● **Wat wordt gevraagd**
1. Stemmen de volgende uitspraken overeen met de brief van de minister van Defensie? Antwoord per uitspraak met ja of nee en citeer de woorden uit de brief die de doorslag geven. (a) De bijeenkomst van de ministers vond plaats in Brussel. (b) Noord-Korea werd tijdens het werkdiner slechts kort besproken. (c) De ministers legden de nadruk uitsluitend op militaire afschrikking.
2. Ga verder met de brief van de minister van Defensie, vanaf de zin waarmee die nu eindigt.

● **Documenttekst**
▬▬▬▬▬▬▬▬▬▬
28 676 NAVO

Nr. 280 BRIEF VAN DE MINISTER VAN DEFENSIE

Aan de Voorzitter van de Tweede Kamer der Staten-Generaal

Den Haag, 5 december 2017

Inleiding

Hierbij bied ik u het verslag aan van de bijeenkomst van de Navo-ministers van Defensie op 8 en 9 november jl. te Brussel. Tijdens de werksessies en het werkdiner stemden de Ministers in met het ontwerp van de aanpassing van de Navo-commandostructuur. Tevens stemden zij in met een eerste opzet voor het versterken van de samenhang van de Navo-inspanningen en voor het versterken van de maritime posture van de Navo. Tijdens het werkdiner kwamen Noord-Korea en andere uitdagingen en dreigingen uitgebreid aan de orde. Ministers legden de nadruk op het belang van diplomatie en dialoog naast militaire afschrikking.
▬▬▬▬▬▬▬▬▬▬
● **Gegevenslijst**

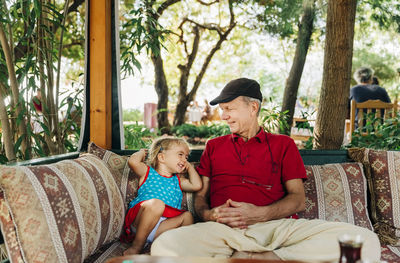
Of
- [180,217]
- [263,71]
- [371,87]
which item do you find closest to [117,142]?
[180,217]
▬▬▬▬▬▬▬▬▬▬
● **Antwoorden per opdracht**
1.
(a) Ja: "op 8 en 9 november jl. te Brussel"
(b) Nee: "kwamen Noord-Korea en andere uitdagingen en dreigingen uitgebreid aan de orde"
(c) Nee: "het belang van diplomatie en dialoog naast militaire afschrikking"

2.
Voorts spraken de Ministers over de Resolute Support Mission (RSM) in Afghanistan. De discussie ging vooral over het doorbreken van de patstelling tussen de Afghaanse troepen en de Taliban en het belang van tijdige en toereikende force generation. Gelijktijdig deden de Ministers een oproep aan Afghanistan om zich te blijven inzetten voor tijdige verkiezingen, het uitvoeren van hervormingen en het bevorderen van het proces van nationale verzoening. Voorafgaand aan de RSM-sessie was er onder leiding van Duitsland een bijeenkomst van de deelnemende landen aan de TAAC-Group North (Train, Advise, Assist, Command Group – onderdeel van RSM).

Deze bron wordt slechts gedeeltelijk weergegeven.